Sampai pada saat jam kepulangan kantor dan merekapun pulang bersama. Jeno menyetir sendiri mobilnya dan pergi menuju rumah yang baru dibelinya beberapa hari yang lalu. Sangat besar jika untuk ditinggali seorang diri.
.
.
.Keduanya sampai di lokasi, rumah Jeno sudah dilengkapi dengan perabotan dan terlihat sudah rapi. Apa yang perlu dibantu? Pikir Renjun dalam hati.
Jeno mempersilahkan sang sekretaris untuk duduk di sofa yang ada di ruang tamu. Jenopun melakukan hal yang sama. Suasana kemudian menjadi sunyi karena keduanya terdiam. Renjunpun bingung harus berkata apa?
"Aku.."
"Direktur.."
Keduanyapun sampai berbarengan mengucapkan kata pertama sejak sampai di rumah ini.

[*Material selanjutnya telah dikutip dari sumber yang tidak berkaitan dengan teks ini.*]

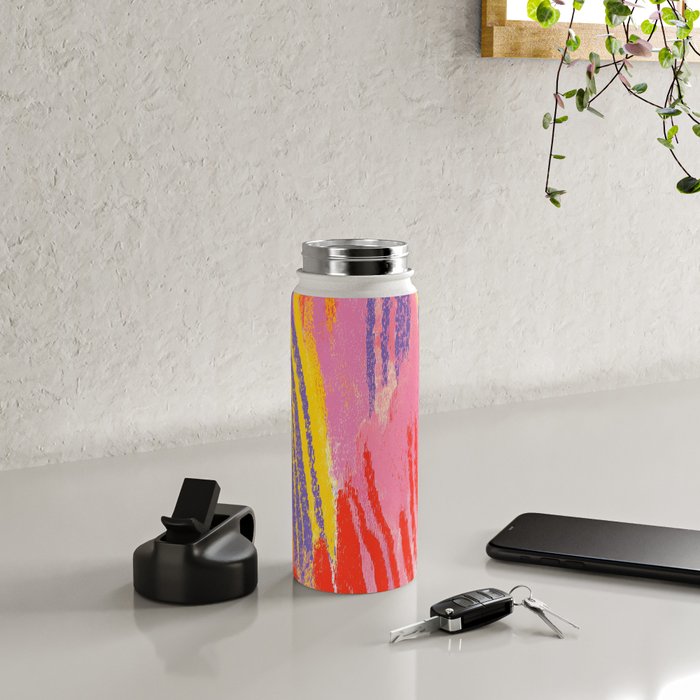 Electric Dopamine Burst Vibrant Abstract Pattern in Hot Pink, Red, Yellow Water Bottle Gallery Image 4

Mereka saling bertukar pandang kemudian dan Renjun merasa kikuk.
"Ada apa Direktur Lee?" Tanya Renjun kemudian. Jeno nampak terdiam sejenak sebelum menjawab.
"Ah tidak ada.. Tadi apa yang ingin kamu katakan Renjun shi?"
Renjun seketika kaget karena mendengar Jeno tak memanggilnya Sekretaris Huang.
"Kita sedang tidak ada di kantor. Kau bisa memanggilku Jeno jika mau."
Namun Renjun langsung menggelengkan kepalanya. Dia tak setuju. Rasanya kurang nyaman dan tidak sopan.
"Kenapa? Aku tidak keberatan. Mungkin itu bisa membuat kita lebih akrab seperti teman." Ucap Jeno lagi.
"Mianhae Direktur Lee, saya tidak terbiasa."
Jeno menganggukkan kepalanya mengerti. Mungkin tidak sekarang tapi Renjun harus belajar perlahan agar terbiasa.
.
.
."Sebenarnya ada yang ingin aku katakan padamu Renjun ah." Renjun kemudian menatap sang Direktur dengan hati-hati. Direkturnya memanggil namanya terdengar lebih akrab.
"Bisakah kita saling mengenal lebih dekat?" Ucap Jeno menatap Renjun. Renjun terpaku sejenak sedikit kaget mendengar penuturan atasannya itu. Maksudnya lebih dekat itu yang bagaimana?